Material shown Block Start

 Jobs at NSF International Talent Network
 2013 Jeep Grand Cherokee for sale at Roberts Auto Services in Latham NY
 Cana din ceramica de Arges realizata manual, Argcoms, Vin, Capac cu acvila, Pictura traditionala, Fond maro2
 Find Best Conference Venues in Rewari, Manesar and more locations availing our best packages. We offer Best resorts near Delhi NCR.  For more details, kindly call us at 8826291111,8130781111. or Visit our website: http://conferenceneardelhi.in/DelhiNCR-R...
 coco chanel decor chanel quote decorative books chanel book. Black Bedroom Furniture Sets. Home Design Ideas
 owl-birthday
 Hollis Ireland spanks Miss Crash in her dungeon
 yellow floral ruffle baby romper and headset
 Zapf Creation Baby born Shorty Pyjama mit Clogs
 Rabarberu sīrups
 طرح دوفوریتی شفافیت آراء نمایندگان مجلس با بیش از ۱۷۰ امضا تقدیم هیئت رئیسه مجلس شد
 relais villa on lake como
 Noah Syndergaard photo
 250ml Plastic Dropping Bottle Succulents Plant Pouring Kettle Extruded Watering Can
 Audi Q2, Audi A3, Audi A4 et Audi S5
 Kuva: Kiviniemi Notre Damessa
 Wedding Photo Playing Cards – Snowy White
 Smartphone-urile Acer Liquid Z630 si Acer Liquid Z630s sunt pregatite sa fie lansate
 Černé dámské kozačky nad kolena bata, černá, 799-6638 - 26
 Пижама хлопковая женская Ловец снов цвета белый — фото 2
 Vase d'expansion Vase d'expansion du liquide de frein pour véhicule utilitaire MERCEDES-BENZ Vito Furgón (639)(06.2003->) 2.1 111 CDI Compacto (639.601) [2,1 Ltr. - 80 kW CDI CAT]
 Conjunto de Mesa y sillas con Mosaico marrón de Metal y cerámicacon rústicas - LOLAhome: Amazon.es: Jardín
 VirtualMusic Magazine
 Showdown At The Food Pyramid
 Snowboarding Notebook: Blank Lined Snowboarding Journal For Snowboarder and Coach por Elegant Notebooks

Material shown Block End

• _Work required_: Retype exactly the lines of the data above that fall between the line with "250ml Plastic Dropping" and the line with "Černé dámské kozačky", inclusive, and add nothing.

• _Task output_:
 250ml Plastic Dropping Bottle Succulents Plant Pouring Kettle Extruded Watering Can
 Audi Q2, Audi A3, Audi A4 et Audi S5
 Kuva: Kiviniemi Notre Damessa
 Wedding Photo Playing Cards – Snowy White
 Smartphone-urile Acer Liquid Z630 si Acer Liquid Z630s sunt pregatite sa fie lansate
 Černé dámské kozačky nad kolena bata, černá, 799-6638 - 26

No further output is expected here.